### [Given exercise]
Quote every line of the data below verbatim, omitting the pictures.

Scene geometry questions:
● ● ● ● ● ● ●

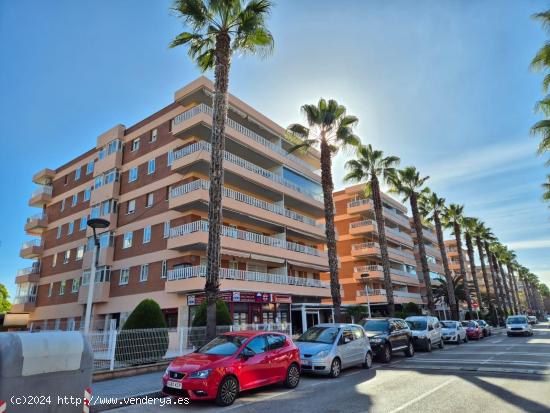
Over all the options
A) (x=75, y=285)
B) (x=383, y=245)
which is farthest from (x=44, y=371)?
(x=75, y=285)

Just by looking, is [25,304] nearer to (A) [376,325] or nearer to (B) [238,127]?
(B) [238,127]

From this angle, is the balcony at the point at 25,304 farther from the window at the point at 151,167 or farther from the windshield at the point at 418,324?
the windshield at the point at 418,324

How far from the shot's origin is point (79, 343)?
20.5ft

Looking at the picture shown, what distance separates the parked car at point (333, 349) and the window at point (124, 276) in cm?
1847

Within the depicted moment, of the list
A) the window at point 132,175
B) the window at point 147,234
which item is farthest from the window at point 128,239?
Result: the window at point 132,175

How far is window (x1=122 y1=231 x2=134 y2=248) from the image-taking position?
92.6ft

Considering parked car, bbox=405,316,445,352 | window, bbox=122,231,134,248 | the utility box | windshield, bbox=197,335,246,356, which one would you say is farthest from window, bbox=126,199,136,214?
the utility box

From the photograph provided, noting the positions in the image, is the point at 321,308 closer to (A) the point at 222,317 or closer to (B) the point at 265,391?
(A) the point at 222,317

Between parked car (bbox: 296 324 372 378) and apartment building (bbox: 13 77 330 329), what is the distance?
8.77 meters

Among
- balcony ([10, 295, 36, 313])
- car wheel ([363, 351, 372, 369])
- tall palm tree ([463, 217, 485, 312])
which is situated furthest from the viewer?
tall palm tree ([463, 217, 485, 312])

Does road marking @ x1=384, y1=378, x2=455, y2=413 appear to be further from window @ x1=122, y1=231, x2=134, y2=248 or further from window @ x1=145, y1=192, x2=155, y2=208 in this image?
window @ x1=122, y1=231, x2=134, y2=248

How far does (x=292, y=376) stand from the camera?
10.3 meters

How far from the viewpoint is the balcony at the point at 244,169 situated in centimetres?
2380

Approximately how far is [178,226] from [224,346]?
15536 millimetres
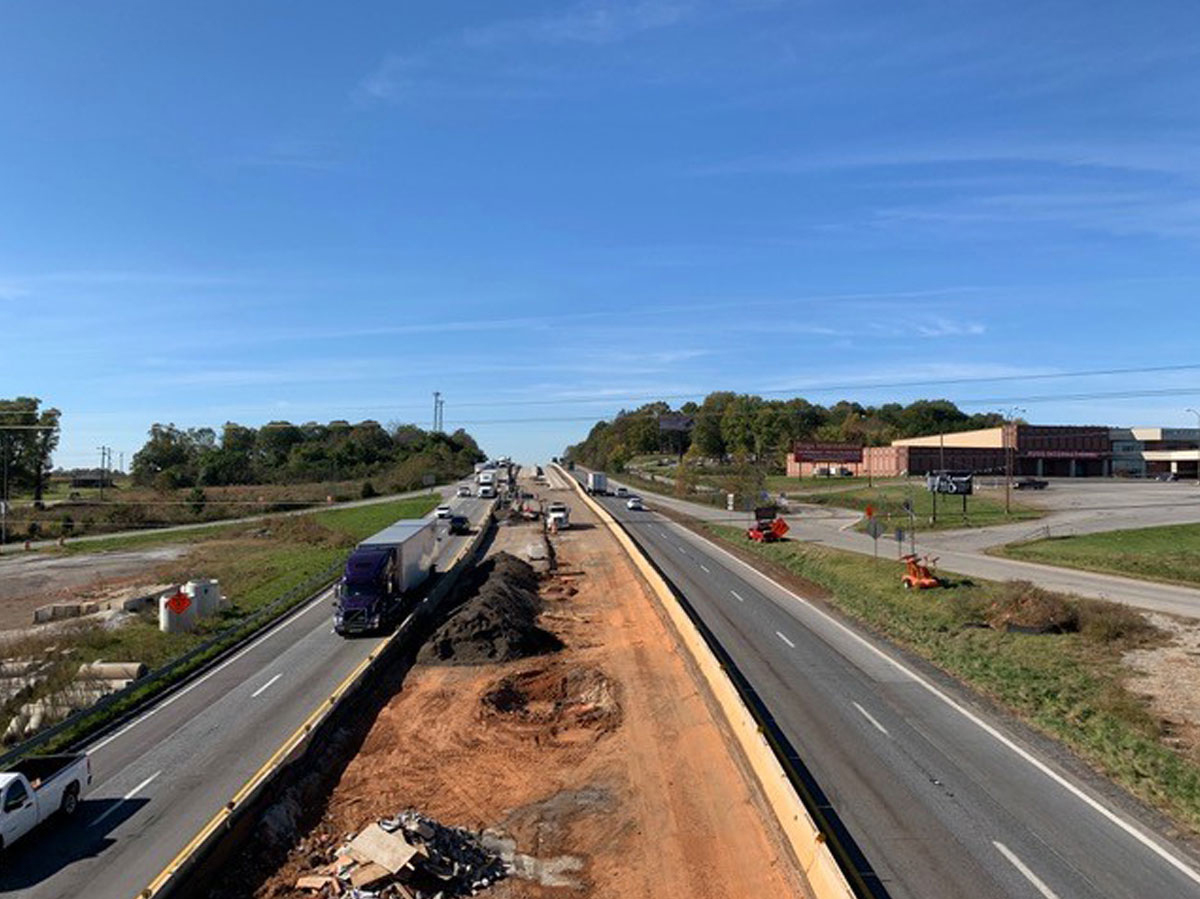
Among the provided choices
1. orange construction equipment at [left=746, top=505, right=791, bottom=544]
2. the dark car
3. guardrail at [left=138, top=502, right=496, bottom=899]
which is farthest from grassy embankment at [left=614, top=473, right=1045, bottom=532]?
guardrail at [left=138, top=502, right=496, bottom=899]

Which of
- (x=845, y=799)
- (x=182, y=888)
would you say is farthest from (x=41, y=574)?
(x=845, y=799)

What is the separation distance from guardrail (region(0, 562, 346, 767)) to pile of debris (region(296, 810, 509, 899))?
1134 cm

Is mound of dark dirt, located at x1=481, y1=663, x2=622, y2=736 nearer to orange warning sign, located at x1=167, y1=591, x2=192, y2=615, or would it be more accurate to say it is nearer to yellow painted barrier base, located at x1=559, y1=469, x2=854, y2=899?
yellow painted barrier base, located at x1=559, y1=469, x2=854, y2=899

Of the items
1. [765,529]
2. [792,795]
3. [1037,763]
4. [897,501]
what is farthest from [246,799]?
[897,501]

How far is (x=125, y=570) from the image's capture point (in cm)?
6956

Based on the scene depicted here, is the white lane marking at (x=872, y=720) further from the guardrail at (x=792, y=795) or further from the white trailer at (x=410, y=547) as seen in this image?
the white trailer at (x=410, y=547)

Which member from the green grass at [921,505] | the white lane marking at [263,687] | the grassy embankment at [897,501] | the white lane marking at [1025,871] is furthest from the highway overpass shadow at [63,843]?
the green grass at [921,505]

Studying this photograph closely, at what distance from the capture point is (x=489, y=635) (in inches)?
1359

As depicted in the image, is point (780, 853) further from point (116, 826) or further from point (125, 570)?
point (125, 570)

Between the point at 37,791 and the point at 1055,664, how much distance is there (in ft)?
96.9

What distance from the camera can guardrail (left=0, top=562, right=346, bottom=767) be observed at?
2412 centimetres

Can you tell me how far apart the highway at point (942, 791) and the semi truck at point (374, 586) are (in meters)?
14.9

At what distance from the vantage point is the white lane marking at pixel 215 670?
82.6 feet

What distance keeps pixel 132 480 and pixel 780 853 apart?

● ● ● ● ● ● ●

### [Problem solution]
Over all the options
A) (x=75, y=285)
B) (x=383, y=245)
which is farthest from (x=44, y=371)?
(x=75, y=285)

Just by looking, is [25,304] nearer to (A) [376,325] or nearer to (B) [238,127]?
(B) [238,127]

From this angle, is the balcony at the point at 25,304 farther from the window at the point at 151,167 or farther from the windshield at the point at 418,324?
the windshield at the point at 418,324

How far from the shot's origin is point (79, 343)?
20.5ft

Looking at the picture shown, what distance separates the parked car at point (333, 349) and the window at point (124, 276) in cm?
1847

Within the depicted moment, of the list
A) the window at point 132,175
B) the window at point 147,234
which item is farthest from the window at point 128,239?
Result: the window at point 132,175

How far is window (x1=122 y1=231 x2=134 y2=248) from the image-taking position?
92.6ft

Considering parked car, bbox=405,316,445,352 | window, bbox=122,231,134,248 | the utility box | windshield, bbox=197,335,246,356, which one would you say is farthest from window, bbox=126,199,136,214?
the utility box

From the photograph provided, noting the positions in the image, is the point at 321,308 closer to (A) the point at 222,317 or closer to (B) the point at 265,391?
(A) the point at 222,317

Between parked car (bbox: 296 324 372 378) and apartment building (bbox: 13 77 330 329), what is the distance?
8.77 meters

Among
- balcony ([10, 295, 36, 313])
- car wheel ([363, 351, 372, 369])
- tall palm tree ([463, 217, 485, 312])
which is situated furthest from the viewer?
tall palm tree ([463, 217, 485, 312])

Does road marking @ x1=384, y1=378, x2=455, y2=413 appear to be further from window @ x1=122, y1=231, x2=134, y2=248 or further from window @ x1=145, y1=192, x2=155, y2=208 in this image?
window @ x1=122, y1=231, x2=134, y2=248

How far does (x=292, y=376) stand from the camera?
10.3 meters

How far from the viewpoint is the balcony at the point at 244,169 situated in centimetres?
2380

Approximately how far is [178,226] from [224,346]?
15536 millimetres
Among the provided choices
1. orange construction equipment at [left=746, top=505, right=791, bottom=544]
2. the dark car
3. guardrail at [left=138, top=502, right=496, bottom=899]
which is farthest from grassy embankment at [left=614, top=473, right=1045, bottom=532]?
guardrail at [left=138, top=502, right=496, bottom=899]

Which of
- (x=845, y=799)
- (x=182, y=888)
would you say is farthest from (x=41, y=574)?
(x=845, y=799)

What is the separation distance from guardrail (region(0, 562, 346, 767)) to pile of debris (region(296, 810, 509, 899))?
1134 cm

Is mound of dark dirt, located at x1=481, y1=663, x2=622, y2=736 nearer to orange warning sign, located at x1=167, y1=591, x2=192, y2=615, or would it be more accurate to say it is nearer to yellow painted barrier base, located at x1=559, y1=469, x2=854, y2=899?
yellow painted barrier base, located at x1=559, y1=469, x2=854, y2=899

Of the items
1. [765,529]
2. [792,795]
3. [1037,763]
4. [897,501]
what is farthest from [246,799]?
[897,501]

How far is (x=125, y=570) from the image's capture point (in cm)?
6956

Based on the scene depicted here, is the white lane marking at (x=872, y=720) further from the guardrail at (x=792, y=795) or further from the white trailer at (x=410, y=547) as seen in this image?
the white trailer at (x=410, y=547)

Which member from the green grass at [921,505] | the white lane marking at [263,687] | the grassy embankment at [897,501] | the white lane marking at [1025,871] is furthest from the highway overpass shadow at [63,843]?
the green grass at [921,505]

Studying this photograph closely, at what distance from the capture point is (x=489, y=635) (in inches)?
1359

As depicted in the image, is point (780, 853) further from point (116, 826) or further from point (125, 570)?
point (125, 570)

Between the point at 37,791 and the point at 1055,664, how much distance is there (in ft)?
96.9

What distance from the camera can guardrail (left=0, top=562, right=346, bottom=767) be observed at?
2412 centimetres

Can you tell me how far apart the highway at point (942, 791) and the semi truck at point (374, 586) are (in meters)?
14.9

At what distance from the vantage point is the white lane marking at pixel 215 670?
82.6 feet

What distance keeps pixel 132 480 and pixel 780 853 apart?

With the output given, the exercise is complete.